Though this was mentioned as a possibility this week by TSN's Darren Dreger, it still comes as a shock. Grabovski didn't have the best of seasons this year (only 16 points), but he's still a very talented player who had a lot of value to the Leafs going forward.
He also had four more seasons left on a contract with a $5.5 million salary cap hit, certainly a big factor on them electing to use their second compliance buyout on him. Now the Maple Leafs have a lot of salary-cap space, and you'd better believe they will make some noise with it.
It's likely the Maple Leafs are going to try hard to keep free-agent center Tyler Bozak or perhaps go all in on another free-agent forward like former Devil David Clarkson. If that's the case, it's hard to see how the Maple Leafs are going to come out ahead in this.
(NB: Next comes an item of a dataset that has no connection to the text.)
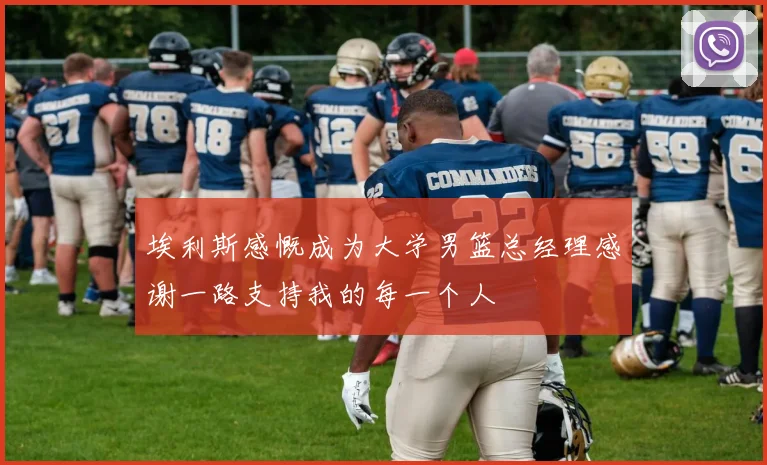 埃利斯感慨成为大学男篮总经理感谢一路支持我的每一个人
Grabovski's cap hit is big, and he faced a lot of criticism in 2012-13 because his offensive production dropped. But at least some of that could be attributed to the fact that, under coach Randy Carlyle, the Leafs were using him as a shutdown center and asking him to focus on playing more of a defensive role instead of offense. He was playing some of the toughest minutes in the NHL always going up against other team's top-line players and starting the majority of his shifts in the defensive zone.
That's a tough role to score in.
If he clears waivers (he likely will) and hits the open market, he should be one of the most-sought-after players on the market. He's talented, still on the younger side (29), is a strong two-way player and, when used in the right role, is pretty productive.
The Maple Leafs' success last season was a lot of smoke and mirrors that was anchored by great goaltending from James Reimer and Ben Scrivens. By losing Grabovski and likely allowing Clarke MacArthur to leave in free agency, they're losing two of their best possession players and best all-around forwards.
It's going to be interesting to see if they're any better after all of the moves.